The Secretary's Sergeant Major
By Linda D. Kozaryn
American Forces Press Service
WASHINGTON, Jan. 16, 2001 When the defense secretary has a question about the enlisted force, the military's top civilian leader doesn't have far to go for an answer.
He turns first to Army Sgt. Maj. Marshall Williams, his senior enlisted adviser. Williams' office in the outermost E Ring of the Pentagon is just yards from the secretary's.
Sgt. Maj. Marshall Williams (left) and Defense Secretary William S. Cohen enter the Pentagon together. Williams has been the secretary's senior enlisted adviser since May 1995. DoD Photo.
(Click photo for screen-resolution image);high-resolution image available.
Williams, who was born and raised here in the nation's capital, has served as senior enlisted adviser to the defense secretary since May 1995. The 22-year veteran soldier holds four masters' degrees and a doctorate in organizational behavior from Northwestern University. He will remain in the position until March to assist the incoming defense secretary during the transition.
"The great part of this job is to be able to tell the incoming secretary as well as my successor the importance of the senior enlisted members' role in DoD," he said. "We ensure senior leaders and the military's top commander are aware that before any decision is made that involves our enlisted force, that we can provide sound advice."

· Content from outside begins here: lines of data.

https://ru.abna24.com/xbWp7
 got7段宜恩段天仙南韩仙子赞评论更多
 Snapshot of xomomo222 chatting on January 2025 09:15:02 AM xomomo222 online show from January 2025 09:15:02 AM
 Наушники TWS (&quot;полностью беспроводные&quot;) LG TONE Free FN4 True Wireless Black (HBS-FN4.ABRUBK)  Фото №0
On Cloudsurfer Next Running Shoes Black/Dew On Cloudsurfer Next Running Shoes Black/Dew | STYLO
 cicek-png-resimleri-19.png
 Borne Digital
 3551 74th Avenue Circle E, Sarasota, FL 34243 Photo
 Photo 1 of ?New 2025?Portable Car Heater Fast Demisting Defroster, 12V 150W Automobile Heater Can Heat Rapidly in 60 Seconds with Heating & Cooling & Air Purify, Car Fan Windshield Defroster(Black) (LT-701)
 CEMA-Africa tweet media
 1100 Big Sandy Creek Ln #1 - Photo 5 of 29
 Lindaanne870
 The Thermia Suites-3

Along with providing information on the military's 1.3 million active duty enlisted members, Williams is the liaison between the secretary and the services' senior five enlisted members. The secretary meets regularly with the senior enlisted members and calls special meetings are whenever an issue arises involving the enlisted force.
"If the secretary has an issue," Williams said, "I pass it to those individuals, they go out to the fleet, bring it back and that's how we get the information we need. They've gone out and talked to the command sergeants major or the master chief petty officers around the world to get their input and information."
"Last year, the big thing was pay," Williams told the American Forces Press Service during a December trip to troop bases in Germany and the Balkans. "So we probably met on 12 different occasions just for those particular issues as we were ironing out things. Right now, we're working on housing."
Because the services have different needs, the senior enlisted try to make sure they're "not overlapping one another or keeping one another from getting whatever it is that they need to service their troops," he added.
The services' current senior enlisted members have a unique camaraderie, Williams noted. "This is probably the greatest relationship I've seen in the five years I've had this job here. This is a fantastic group of people. I'm not sure why they get along so well, but they do."